Mit den Nachbarn und dem Kegelverein „Hurreler Holzwürmer“ fühlt sich Dieter all die Zeit über sehr verbunden. Auch das regelmäßige Tennismatch mit seinem Freund Holger Gerber aus Munderloh wird nie abgesagt – genauso wenig wie das wöchentliche Doppel auf dem vorher liebevoll gepflegten Rasen in Bergedorf.
Dieter identifiziert sich jedoch auch sehr stark mit seiner beruflichen Aufgabe. Als seine Firma 1990 von Pfleiderer gekauft wird, zieht das Computer-Zeitalter auch in seinen Alltag ein. Er arbeitet begeistert mit dem neuen Medium und steigert seine Umsätze immer weiter. Völlig unerwartet trifft ihn deshalb seine Kündigung im Januar 2002. Ein Unternehmensberater soll die Firma vor dem Verkauf an einen noch größeren Konzern sanieren und empfiehlt, alle alten, teuren Mitarbeiter zu entlassen.
Die Suche nach einer neuen Arbeitsstelle gestaltet sich schwierig und so tritt Dieter schließlich die Flucht nach vorn an: Er macht sich selbstständig und gründet im Februar 2004 „Baubedarf Haucken“, einen Baustoff-Handel mit Firmensitz in Hurrel.

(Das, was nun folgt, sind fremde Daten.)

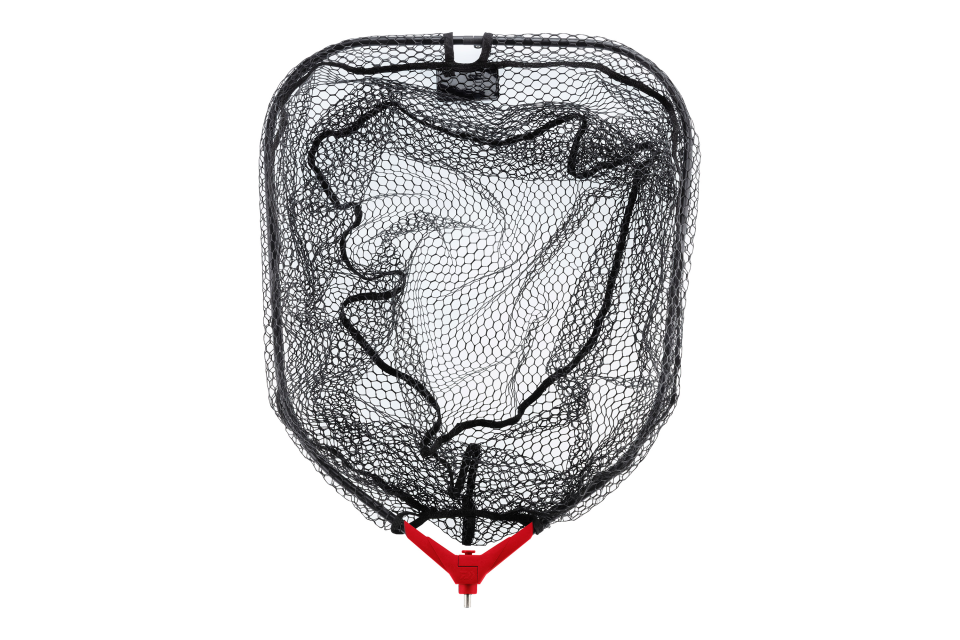 DAIWA D-Vec Quick-Snap Carbon Landing Net Head <span>| Landing net head</span>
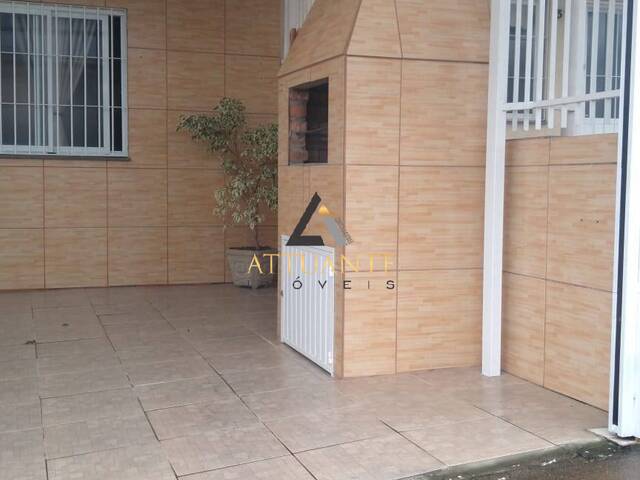 Sobrado para Venda em Caxias do Sul - 2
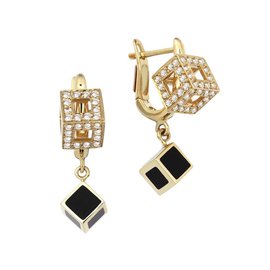 ROBERTO BRAVO ART OF SHAPES QCHE0010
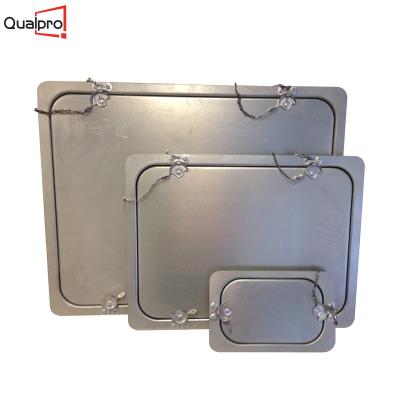 China China Supplier Modern Duct Access Hatches / Inspection Doors For HVAC System for sale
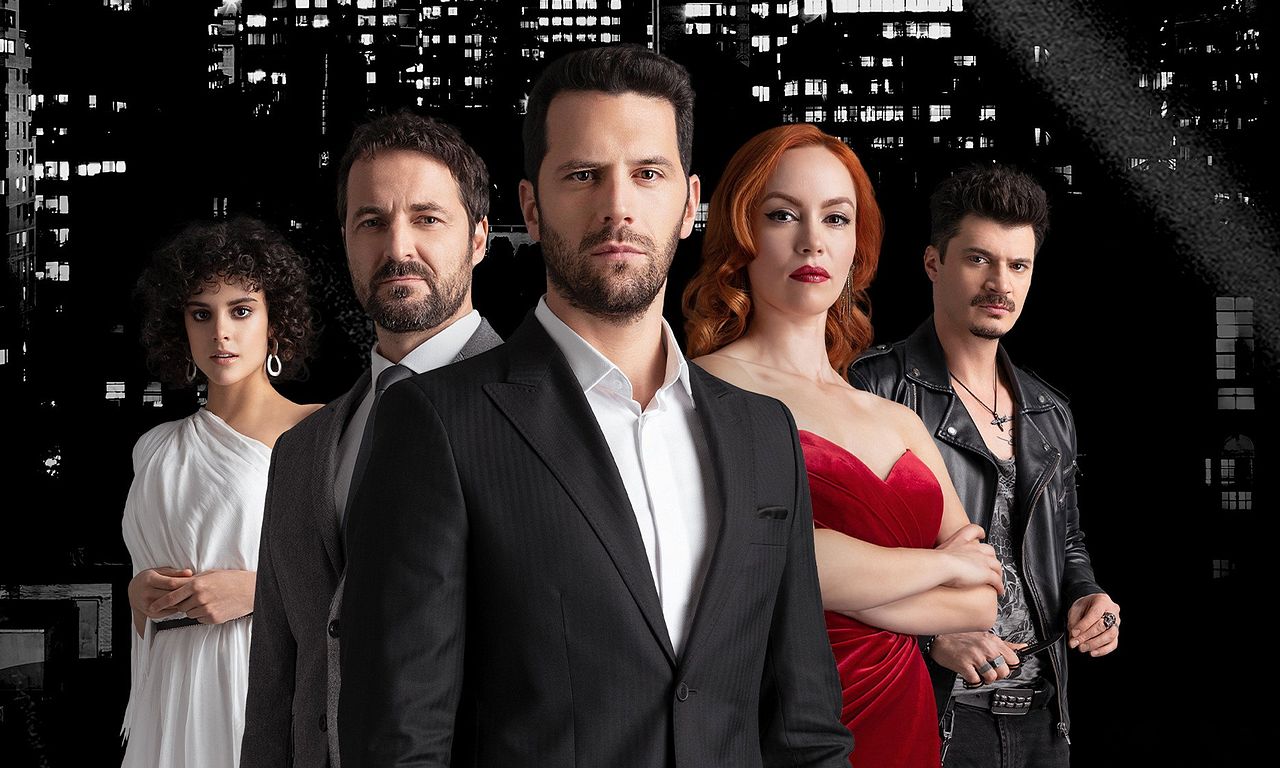 header image for Vlad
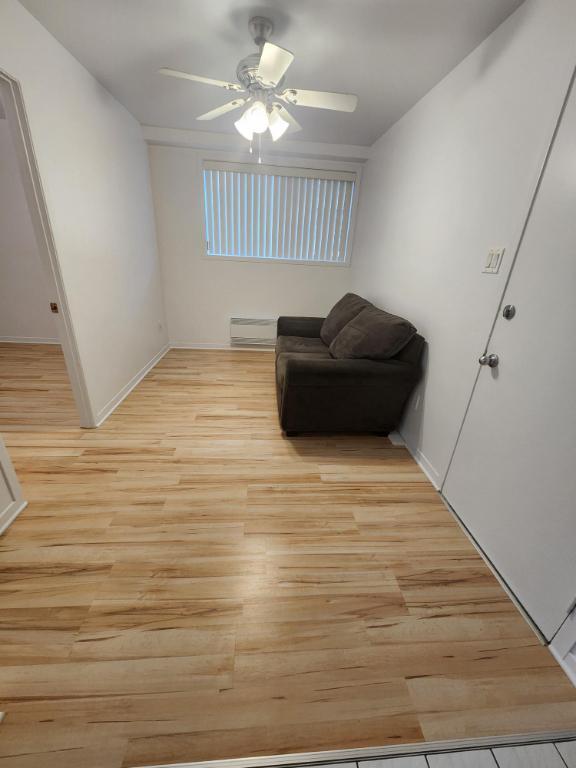 3 1/2 SEMI-MEUBLÉ 1er NOVEMBRE | 3095541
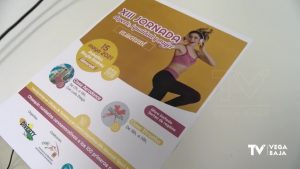 Almoradí presenta la XIII Jornada Deporte, Igualdad y Mujer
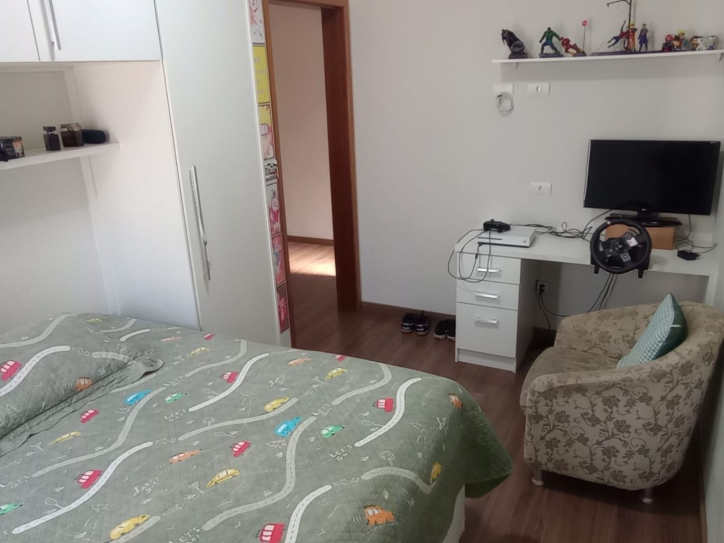 Casa, 3 quartos, 215 m² - Foto 15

Seinen Ein-Mann-Betrieb ohne Werbung und Ausstellungsräume, nur mit kleinem Lager im Schuppen, betreibt er sehr erfolgreich bis zu seinem Tod.
Dieter stirbt am 1. Dezember 2012 an Lungenkrebs zu Hause im Kreise seiner Frau und seiner sechs Kinder – so, wie er es sich gewünscht hat. Seine letzte Ruhestätte findet er einige Tage später im Friedwald Hasbruch in Lintel unter einer großen Buche.